* START *
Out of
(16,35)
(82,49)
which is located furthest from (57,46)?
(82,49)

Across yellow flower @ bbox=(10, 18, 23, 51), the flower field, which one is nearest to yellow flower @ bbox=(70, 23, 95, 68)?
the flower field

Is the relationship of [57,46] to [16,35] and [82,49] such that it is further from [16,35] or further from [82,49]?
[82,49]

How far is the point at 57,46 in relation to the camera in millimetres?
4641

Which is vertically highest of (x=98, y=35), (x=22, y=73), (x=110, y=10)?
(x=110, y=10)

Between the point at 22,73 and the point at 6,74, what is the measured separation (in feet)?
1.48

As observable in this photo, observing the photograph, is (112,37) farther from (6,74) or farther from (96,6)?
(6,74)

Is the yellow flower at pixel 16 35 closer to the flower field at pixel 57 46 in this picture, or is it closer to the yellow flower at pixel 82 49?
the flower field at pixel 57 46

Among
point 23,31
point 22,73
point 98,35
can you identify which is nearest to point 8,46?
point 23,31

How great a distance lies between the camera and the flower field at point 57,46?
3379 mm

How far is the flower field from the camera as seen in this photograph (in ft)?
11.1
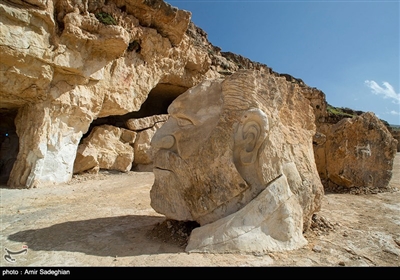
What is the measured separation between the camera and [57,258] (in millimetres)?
1926

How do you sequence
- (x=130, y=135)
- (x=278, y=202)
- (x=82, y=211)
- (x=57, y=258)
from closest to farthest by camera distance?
(x=57, y=258)
(x=278, y=202)
(x=82, y=211)
(x=130, y=135)

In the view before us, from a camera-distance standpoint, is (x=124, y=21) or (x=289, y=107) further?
(x=124, y=21)

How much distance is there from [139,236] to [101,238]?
376 millimetres

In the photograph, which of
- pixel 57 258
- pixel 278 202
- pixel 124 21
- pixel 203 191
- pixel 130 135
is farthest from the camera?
pixel 130 135

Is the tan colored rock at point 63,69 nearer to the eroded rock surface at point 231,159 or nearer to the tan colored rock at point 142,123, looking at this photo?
the tan colored rock at point 142,123

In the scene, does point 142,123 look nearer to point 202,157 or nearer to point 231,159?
point 202,157

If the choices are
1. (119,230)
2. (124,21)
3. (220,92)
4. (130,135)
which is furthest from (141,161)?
(220,92)

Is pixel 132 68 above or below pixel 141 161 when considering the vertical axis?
above

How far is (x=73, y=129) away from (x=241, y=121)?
241 inches

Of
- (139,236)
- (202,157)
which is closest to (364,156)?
(202,157)

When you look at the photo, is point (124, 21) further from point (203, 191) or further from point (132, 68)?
point (203, 191)

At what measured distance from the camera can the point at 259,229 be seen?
79.2 inches

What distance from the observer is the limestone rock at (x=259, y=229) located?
6.35 feet

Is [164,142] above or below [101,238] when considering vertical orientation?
above
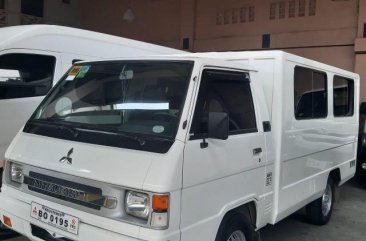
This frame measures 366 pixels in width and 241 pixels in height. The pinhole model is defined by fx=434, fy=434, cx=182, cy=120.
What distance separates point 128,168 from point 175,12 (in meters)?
12.0

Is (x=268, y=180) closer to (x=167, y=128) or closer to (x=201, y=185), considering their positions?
(x=201, y=185)

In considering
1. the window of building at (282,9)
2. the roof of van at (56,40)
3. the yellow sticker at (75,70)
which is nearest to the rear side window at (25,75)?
the roof of van at (56,40)

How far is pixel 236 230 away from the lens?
3.48m

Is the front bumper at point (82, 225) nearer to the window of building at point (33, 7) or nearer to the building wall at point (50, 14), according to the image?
the building wall at point (50, 14)

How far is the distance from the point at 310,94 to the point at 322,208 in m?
1.69

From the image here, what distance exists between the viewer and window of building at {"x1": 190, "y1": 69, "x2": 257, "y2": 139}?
10.6 ft

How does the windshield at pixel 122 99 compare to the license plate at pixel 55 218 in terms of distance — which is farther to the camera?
the windshield at pixel 122 99

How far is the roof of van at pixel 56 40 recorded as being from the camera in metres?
5.39

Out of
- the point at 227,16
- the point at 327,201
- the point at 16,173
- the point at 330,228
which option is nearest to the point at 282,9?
* END *
## SHORT PROBLEM
Every entry must be reproduced exactly, with the images left out.

## RESPONSE
Out of
(16,35)
(82,49)
which is located furthest from (57,46)?
(82,49)

Across yellow flower @ bbox=(10, 18, 23, 51), the flower field, which one is nearest to yellow flower @ bbox=(70, 23, 95, 68)?
the flower field

Is the relationship of [57,46] to [16,35] and [82,49] such that it is further from [16,35] or further from [82,49]?
[82,49]

How far is the point at 57,46 in relation to the camera in millimetres?
4641

Which is vertically highest of (x=98, y=35), (x=22, y=73), (x=110, y=10)?
(x=110, y=10)

Between the point at 22,73 and the point at 6,74, what is the measured separation (in feet)?
1.48

As observable in this photo, observing the photograph, is (112,37) farther from (6,74) or farther from (96,6)?
(6,74)

Is the yellow flower at pixel 16 35 closer to the flower field at pixel 57 46 in this picture, or is it closer to the yellow flower at pixel 82 49?
the flower field at pixel 57 46

Among
point 23,31
point 22,73
point 98,35
can you identify which is nearest to point 8,46?
point 23,31

How great a distance lies between the camera and the flower field at point 57,46?
3379 mm

How far is the flower field from the camera as seen in this photograph (in ft)?
11.1
What is the measured separation between the camera and [57,258] (in millimetres)?
1926

How do you sequence
- (x=130, y=135)
- (x=278, y=202)
- (x=82, y=211)
- (x=57, y=258)
from closest to farthest by camera distance?
(x=57, y=258)
(x=278, y=202)
(x=82, y=211)
(x=130, y=135)

In the view before us, from a camera-distance standpoint, is (x=124, y=21) or (x=289, y=107) further?
(x=124, y=21)

How much distance is there from [139,236] to [101,238]?
376 millimetres

In the photograph, which of
- pixel 57 258
- pixel 278 202
- pixel 124 21
- pixel 203 191
- pixel 130 135
is farthest from the camera?
pixel 130 135

Is the tan colored rock at point 63,69 nearer to the eroded rock surface at point 231,159 or nearer to the tan colored rock at point 142,123, looking at this photo?
the tan colored rock at point 142,123

In the scene, does point 142,123 look nearer to point 202,157 or nearer to point 231,159?
point 202,157

If the choices are
1. (119,230)
2. (124,21)
3. (220,92)
4. (130,135)
which is furthest from (141,161)?
(220,92)

Is pixel 132 68 above or below pixel 141 161 when considering the vertical axis?
above

How far is (x=73, y=129) away from (x=241, y=121)?
241 inches

Of
- (139,236)
- (202,157)
which is closest to (364,156)?
(202,157)

When you look at the photo, is point (124, 21) further from point (203, 191) or further from point (132, 68)?
point (203, 191)

At what measured distance from the camera can the point at 259,229 be seen?
79.2 inches

What distance from the observer is the limestone rock at (x=259, y=229) located?
6.35 feet

Is [164,142] above or below [101,238] when considering vertical orientation?
above
This frame measures 366 pixels in width and 241 pixels in height. The pinhole model is defined by fx=434, fy=434, cx=182, cy=120.
What distance separates point 128,168 from point 175,12 (in meters)?
12.0

Is (x=268, y=180) closer to (x=167, y=128) or closer to (x=201, y=185), considering their positions?
(x=201, y=185)

In considering
1. the window of building at (282,9)
2. the roof of van at (56,40)
3. the yellow sticker at (75,70)
which is nearest to the rear side window at (25,75)?
the roof of van at (56,40)

How far is pixel 236 230 away from the lens?
3.48m

Is the front bumper at point (82, 225) nearer to the window of building at point (33, 7) or nearer to the building wall at point (50, 14), according to the image?
the building wall at point (50, 14)

How far is the distance from the point at 310,94 to the point at 322,208 in m?
1.69

From the image here, what distance exists between the viewer and window of building at {"x1": 190, "y1": 69, "x2": 257, "y2": 139}?
10.6 ft

How does the windshield at pixel 122 99 compare to the license plate at pixel 55 218 in terms of distance — which is farther to the camera?
the windshield at pixel 122 99

How far is the roof of van at pixel 56 40 recorded as being from the camera in metres?
5.39

Out of
- the point at 227,16
- the point at 327,201
- the point at 16,173
- the point at 330,228
which option is nearest to the point at 282,9?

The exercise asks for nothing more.